===== DATASET =====
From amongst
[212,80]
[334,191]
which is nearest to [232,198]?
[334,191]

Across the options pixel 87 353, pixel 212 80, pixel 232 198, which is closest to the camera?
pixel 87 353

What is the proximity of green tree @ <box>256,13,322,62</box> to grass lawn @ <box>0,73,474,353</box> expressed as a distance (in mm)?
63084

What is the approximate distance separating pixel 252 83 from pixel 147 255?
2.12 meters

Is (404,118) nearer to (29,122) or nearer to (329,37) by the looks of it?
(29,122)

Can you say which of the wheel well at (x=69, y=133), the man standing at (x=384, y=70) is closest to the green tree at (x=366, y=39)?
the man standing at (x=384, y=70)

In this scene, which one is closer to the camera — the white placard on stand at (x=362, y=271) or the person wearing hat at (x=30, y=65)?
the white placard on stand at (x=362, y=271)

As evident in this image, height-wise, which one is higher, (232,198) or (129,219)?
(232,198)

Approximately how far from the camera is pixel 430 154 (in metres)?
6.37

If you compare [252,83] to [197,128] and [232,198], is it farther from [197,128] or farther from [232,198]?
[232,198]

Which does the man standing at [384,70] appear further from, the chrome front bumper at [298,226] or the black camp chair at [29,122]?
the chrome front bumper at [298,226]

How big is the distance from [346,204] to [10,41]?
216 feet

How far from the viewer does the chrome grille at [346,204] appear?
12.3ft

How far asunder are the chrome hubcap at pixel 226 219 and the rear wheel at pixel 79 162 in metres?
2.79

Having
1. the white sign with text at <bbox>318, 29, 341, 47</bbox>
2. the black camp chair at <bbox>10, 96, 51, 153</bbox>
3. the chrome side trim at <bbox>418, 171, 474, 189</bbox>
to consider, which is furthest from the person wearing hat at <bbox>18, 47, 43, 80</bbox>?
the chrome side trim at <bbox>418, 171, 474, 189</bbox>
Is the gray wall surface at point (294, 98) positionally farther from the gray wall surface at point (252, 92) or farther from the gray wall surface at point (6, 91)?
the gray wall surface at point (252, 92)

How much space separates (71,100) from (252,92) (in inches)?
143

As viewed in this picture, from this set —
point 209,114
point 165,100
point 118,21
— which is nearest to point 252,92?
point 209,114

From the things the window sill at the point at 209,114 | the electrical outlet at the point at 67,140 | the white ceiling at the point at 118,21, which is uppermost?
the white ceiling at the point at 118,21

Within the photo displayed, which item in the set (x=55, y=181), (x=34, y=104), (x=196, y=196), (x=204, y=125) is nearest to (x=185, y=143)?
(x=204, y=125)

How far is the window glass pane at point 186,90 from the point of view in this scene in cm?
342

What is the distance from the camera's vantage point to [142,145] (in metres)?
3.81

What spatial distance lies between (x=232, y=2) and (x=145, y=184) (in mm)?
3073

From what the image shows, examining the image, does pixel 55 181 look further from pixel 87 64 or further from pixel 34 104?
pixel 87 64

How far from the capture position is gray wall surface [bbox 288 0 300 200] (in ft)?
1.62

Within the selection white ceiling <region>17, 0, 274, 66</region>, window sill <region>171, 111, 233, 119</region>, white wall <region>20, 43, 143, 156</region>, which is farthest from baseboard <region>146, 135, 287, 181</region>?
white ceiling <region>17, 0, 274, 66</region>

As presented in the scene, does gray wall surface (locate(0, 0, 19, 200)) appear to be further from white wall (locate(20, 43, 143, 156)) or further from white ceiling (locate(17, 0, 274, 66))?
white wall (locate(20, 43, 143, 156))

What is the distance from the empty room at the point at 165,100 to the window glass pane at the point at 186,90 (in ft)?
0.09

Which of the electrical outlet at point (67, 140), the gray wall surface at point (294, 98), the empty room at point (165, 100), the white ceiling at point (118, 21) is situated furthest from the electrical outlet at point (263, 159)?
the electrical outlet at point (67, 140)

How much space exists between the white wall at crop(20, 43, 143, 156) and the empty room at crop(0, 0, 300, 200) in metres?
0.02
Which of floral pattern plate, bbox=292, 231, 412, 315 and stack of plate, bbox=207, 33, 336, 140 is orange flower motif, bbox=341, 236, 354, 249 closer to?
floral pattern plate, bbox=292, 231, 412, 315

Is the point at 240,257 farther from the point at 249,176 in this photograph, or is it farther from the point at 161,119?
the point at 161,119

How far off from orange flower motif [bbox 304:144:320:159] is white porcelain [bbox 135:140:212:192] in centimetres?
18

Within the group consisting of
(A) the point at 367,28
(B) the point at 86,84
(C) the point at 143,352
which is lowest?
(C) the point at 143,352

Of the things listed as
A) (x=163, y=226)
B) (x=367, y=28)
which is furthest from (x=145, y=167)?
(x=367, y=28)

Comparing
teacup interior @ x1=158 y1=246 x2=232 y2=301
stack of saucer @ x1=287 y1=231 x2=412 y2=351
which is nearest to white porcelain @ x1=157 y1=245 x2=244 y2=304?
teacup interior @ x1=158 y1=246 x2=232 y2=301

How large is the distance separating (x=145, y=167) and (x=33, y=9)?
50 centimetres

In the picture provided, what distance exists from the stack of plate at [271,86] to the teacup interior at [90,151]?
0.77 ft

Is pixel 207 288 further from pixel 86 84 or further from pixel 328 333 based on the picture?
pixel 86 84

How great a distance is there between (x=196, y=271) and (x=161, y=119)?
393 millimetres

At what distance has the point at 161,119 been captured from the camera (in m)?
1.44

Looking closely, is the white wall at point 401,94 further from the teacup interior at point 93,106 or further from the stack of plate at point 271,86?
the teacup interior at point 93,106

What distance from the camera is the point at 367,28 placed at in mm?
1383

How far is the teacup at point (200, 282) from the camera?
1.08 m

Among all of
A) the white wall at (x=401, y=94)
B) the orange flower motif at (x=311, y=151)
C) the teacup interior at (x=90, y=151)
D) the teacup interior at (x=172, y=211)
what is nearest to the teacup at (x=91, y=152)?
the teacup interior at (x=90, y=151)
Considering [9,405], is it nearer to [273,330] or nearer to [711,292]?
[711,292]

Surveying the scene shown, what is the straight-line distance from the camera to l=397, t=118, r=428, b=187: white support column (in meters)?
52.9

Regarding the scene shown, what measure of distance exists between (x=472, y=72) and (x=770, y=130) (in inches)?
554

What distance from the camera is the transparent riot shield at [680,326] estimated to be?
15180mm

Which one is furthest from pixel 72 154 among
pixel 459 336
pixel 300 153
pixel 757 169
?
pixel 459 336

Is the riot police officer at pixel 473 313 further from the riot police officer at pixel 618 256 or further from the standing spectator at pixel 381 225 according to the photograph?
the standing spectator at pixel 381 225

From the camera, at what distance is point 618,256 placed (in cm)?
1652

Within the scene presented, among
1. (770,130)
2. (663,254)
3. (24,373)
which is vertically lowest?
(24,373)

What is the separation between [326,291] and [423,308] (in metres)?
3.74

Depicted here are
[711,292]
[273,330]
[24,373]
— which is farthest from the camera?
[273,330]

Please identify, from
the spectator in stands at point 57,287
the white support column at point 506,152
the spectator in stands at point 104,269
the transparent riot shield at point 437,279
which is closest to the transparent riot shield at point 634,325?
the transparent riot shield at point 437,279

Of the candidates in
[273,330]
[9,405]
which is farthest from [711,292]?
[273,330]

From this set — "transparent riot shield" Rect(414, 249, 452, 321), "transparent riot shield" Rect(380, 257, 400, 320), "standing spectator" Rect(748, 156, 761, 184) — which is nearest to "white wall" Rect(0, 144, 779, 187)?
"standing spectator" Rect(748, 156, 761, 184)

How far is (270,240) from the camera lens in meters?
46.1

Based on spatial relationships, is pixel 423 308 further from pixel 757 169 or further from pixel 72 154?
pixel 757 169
=====
_GOAL OF THE EXERCISE:_ Please render every line from the one containing "144, 779, 187)?" through the end of the items as a Markdown table with the columns Row and Item line. Number each line in order and leave out blank lines.

_SOLUTION:_
| Row | Item line |
|---|---|
| 1 | From this set — "transparent riot shield" Rect(414, 249, 452, 321), "transparent riot shield" Rect(380, 257, 400, 320), "standing spectator" Rect(748, 156, 761, 184) — which is nearest to "white wall" Rect(0, 144, 779, 187)? |
| 2 | "standing spectator" Rect(748, 156, 761, 184) |
| 3 | How far is (270,240) from the camera lens in meters? |
| 4 | 46.1 |
| 5 | Based on spatial relationships, is pixel 423 308 further from pixel 757 169 or further from pixel 72 154? |
| 6 | pixel 757 169 |